§ REQUEST
Reproduce every one of the following records word for word, with no changes.

Saved entries:
[start]

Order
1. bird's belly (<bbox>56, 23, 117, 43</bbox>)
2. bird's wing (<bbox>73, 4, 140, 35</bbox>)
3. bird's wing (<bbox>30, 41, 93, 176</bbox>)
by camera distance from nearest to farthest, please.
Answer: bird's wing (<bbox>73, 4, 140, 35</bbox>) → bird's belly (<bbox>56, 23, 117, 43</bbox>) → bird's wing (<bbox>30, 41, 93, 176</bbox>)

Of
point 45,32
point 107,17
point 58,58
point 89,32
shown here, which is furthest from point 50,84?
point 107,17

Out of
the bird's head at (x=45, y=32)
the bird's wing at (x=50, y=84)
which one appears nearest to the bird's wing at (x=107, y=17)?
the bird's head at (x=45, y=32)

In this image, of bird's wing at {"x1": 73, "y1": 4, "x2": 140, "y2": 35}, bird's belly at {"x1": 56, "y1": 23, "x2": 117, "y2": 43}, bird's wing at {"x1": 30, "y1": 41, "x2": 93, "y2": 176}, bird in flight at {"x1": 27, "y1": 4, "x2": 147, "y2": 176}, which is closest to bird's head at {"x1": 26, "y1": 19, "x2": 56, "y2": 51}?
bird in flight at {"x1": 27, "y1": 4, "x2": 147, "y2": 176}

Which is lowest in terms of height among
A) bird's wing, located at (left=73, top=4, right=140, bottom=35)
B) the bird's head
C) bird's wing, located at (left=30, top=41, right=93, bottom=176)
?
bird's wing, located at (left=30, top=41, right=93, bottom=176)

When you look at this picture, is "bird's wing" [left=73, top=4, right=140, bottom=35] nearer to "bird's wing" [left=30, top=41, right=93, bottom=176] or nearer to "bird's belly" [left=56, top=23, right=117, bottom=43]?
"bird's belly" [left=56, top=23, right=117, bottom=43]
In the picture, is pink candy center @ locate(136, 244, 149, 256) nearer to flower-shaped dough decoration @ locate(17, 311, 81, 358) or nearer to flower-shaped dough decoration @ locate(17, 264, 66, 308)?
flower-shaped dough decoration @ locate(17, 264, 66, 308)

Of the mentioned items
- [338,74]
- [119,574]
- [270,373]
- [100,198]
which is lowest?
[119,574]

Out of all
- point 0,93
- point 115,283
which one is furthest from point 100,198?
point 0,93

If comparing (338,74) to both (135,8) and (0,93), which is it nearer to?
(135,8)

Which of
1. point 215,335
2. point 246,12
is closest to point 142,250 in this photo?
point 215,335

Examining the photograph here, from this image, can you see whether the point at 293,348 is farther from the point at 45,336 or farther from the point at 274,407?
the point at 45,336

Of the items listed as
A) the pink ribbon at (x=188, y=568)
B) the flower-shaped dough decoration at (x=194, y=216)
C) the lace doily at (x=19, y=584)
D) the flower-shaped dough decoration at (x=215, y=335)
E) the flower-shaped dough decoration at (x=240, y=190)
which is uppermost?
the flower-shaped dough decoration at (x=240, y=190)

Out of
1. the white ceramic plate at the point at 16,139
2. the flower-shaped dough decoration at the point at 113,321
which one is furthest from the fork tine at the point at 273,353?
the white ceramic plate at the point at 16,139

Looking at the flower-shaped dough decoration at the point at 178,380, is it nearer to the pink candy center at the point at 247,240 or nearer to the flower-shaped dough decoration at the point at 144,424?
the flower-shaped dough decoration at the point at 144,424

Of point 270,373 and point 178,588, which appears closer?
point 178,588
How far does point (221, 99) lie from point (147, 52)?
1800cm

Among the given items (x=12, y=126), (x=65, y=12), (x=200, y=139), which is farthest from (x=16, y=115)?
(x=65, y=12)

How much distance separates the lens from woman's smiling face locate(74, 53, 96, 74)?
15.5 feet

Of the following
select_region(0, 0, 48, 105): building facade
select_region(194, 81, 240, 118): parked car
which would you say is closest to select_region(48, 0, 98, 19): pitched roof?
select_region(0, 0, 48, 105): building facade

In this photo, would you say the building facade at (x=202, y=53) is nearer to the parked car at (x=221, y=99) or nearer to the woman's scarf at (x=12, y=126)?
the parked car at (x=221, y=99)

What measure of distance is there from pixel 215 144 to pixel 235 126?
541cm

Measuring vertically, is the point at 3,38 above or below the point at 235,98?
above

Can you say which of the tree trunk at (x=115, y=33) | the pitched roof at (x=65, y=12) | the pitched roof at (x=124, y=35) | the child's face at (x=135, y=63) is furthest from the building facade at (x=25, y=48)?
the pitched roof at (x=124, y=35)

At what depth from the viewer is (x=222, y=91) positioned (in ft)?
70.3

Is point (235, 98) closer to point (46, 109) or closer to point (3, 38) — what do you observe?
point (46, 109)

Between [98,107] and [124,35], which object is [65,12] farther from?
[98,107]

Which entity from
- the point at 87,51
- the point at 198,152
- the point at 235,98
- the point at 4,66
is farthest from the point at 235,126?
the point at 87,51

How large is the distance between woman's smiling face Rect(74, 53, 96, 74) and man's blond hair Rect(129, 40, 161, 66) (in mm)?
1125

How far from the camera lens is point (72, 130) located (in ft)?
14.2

[end]

§ RESPONSE TO THIS EXERCISE
Order
1. bird's belly (<bbox>56, 23, 117, 43</bbox>)
2. bird's wing (<bbox>73, 4, 140, 35</bbox>)
3. bird's wing (<bbox>30, 41, 93, 176</bbox>)
by camera distance from nearest to farthest, please.
Answer: bird's wing (<bbox>73, 4, 140, 35</bbox>) → bird's belly (<bbox>56, 23, 117, 43</bbox>) → bird's wing (<bbox>30, 41, 93, 176</bbox>)

Of
point 45,32
point 107,17
point 58,58
point 89,32
shown here, which is furthest from point 50,84?
point 107,17

Out of
the bird's head at (x=45, y=32)
the bird's wing at (x=50, y=84)
which one appears nearest to the bird's wing at (x=107, y=17)?
the bird's head at (x=45, y=32)

In this image, of bird's wing at {"x1": 73, "y1": 4, "x2": 140, "y2": 35}, bird's belly at {"x1": 56, "y1": 23, "x2": 117, "y2": 43}, bird's wing at {"x1": 30, "y1": 41, "x2": 93, "y2": 176}, bird in flight at {"x1": 27, "y1": 4, "x2": 147, "y2": 176}, which is closest to bird's head at {"x1": 26, "y1": 19, "x2": 56, "y2": 51}?
bird in flight at {"x1": 27, "y1": 4, "x2": 147, "y2": 176}

Which is lowest in terms of height among
A) bird's wing, located at (left=73, top=4, right=140, bottom=35)
B) the bird's head
C) bird's wing, located at (left=30, top=41, right=93, bottom=176)
?
bird's wing, located at (left=30, top=41, right=93, bottom=176)

When you look at this picture, is "bird's wing" [left=73, top=4, right=140, bottom=35] nearer to "bird's wing" [left=30, top=41, right=93, bottom=176] or nearer to "bird's belly" [left=56, top=23, right=117, bottom=43]?
"bird's belly" [left=56, top=23, right=117, bottom=43]
In the picture, is pink candy center @ locate(136, 244, 149, 256) nearer to flower-shaped dough decoration @ locate(17, 311, 81, 358) or nearer to flower-shaped dough decoration @ locate(17, 264, 66, 308)?
flower-shaped dough decoration @ locate(17, 264, 66, 308)

Of the mentioned items
- [338,74]
- [119,574]
- [270,373]
- [100,198]
which is lowest?
[119,574]

Out of all
- point 0,93
- point 115,283
which one is furthest from point 100,198?
point 0,93

If comparing (338,74) to both (135,8) and (0,93), which is it nearer to?
(135,8)

Which of
1. point 215,335
2. point 246,12
is closest to point 142,250 in this photo?
point 215,335

Examining the photograph here, from this image, can you see whether the point at 293,348 is farther from the point at 45,336 or farther from the point at 274,407?
the point at 45,336

Of the items listed as
A) the pink ribbon at (x=188, y=568)
B) the flower-shaped dough decoration at (x=194, y=216)
C) the lace doily at (x=19, y=584)
D) the flower-shaped dough decoration at (x=215, y=335)
E) the flower-shaped dough decoration at (x=240, y=190)
which is uppermost?
the flower-shaped dough decoration at (x=240, y=190)

Out of
1. the white ceramic plate at the point at 16,139
2. the flower-shaped dough decoration at the point at 113,321
which one is furthest from the fork tine at the point at 273,353?
the white ceramic plate at the point at 16,139

Looking at the flower-shaped dough decoration at the point at 178,380, is it nearer to the pink candy center at the point at 247,240 or nearer to the flower-shaped dough decoration at the point at 144,424?
the flower-shaped dough decoration at the point at 144,424

Of point 270,373 and point 178,588, which appears closer?
point 178,588
How far does point (221, 99) lie from point (147, 52)?
1800cm

Among the given items (x=12, y=126), (x=65, y=12), (x=200, y=139), which is farthest from (x=16, y=115)?
(x=65, y=12)

How much distance separates the lens from woman's smiling face locate(74, 53, 96, 74)?
15.5 feet

Of the following
select_region(0, 0, 48, 105): building facade
select_region(194, 81, 240, 118): parked car
which would you say is closest to select_region(48, 0, 98, 19): pitched roof?
select_region(0, 0, 48, 105): building facade

In this photo, would you say the building facade at (x=202, y=53) is nearer to the parked car at (x=221, y=99) or nearer to the woman's scarf at (x=12, y=126)?
the parked car at (x=221, y=99)

What measure of distance is there from pixel 215 144 to pixel 235 126?
541cm

Measuring vertically, is the point at 3,38 above or below the point at 235,98?
above

Can you say which of the tree trunk at (x=115, y=33) | the pitched roof at (x=65, y=12) | the pitched roof at (x=124, y=35) | the child's face at (x=135, y=63) is furthest from the building facade at (x=25, y=48)?
the pitched roof at (x=124, y=35)

At what depth from the viewer is (x=222, y=91) positioned (in ft)?
70.3

Is point (235, 98) closer to point (46, 109) or closer to point (3, 38) — what do you observe?
point (46, 109)

Between [98,107] and [124,35], which object is [65,12] farther from?
[98,107]

Which entity from
- the point at 87,51
- the point at 198,152
- the point at 235,98
- the point at 4,66
is farthest from the point at 235,126?
the point at 87,51

How large is the distance between woman's smiling face Rect(74, 53, 96, 74) and man's blond hair Rect(129, 40, 161, 66) (in mm)?
1125

How far from the camera lens is point (72, 130) located (in ft)?
14.2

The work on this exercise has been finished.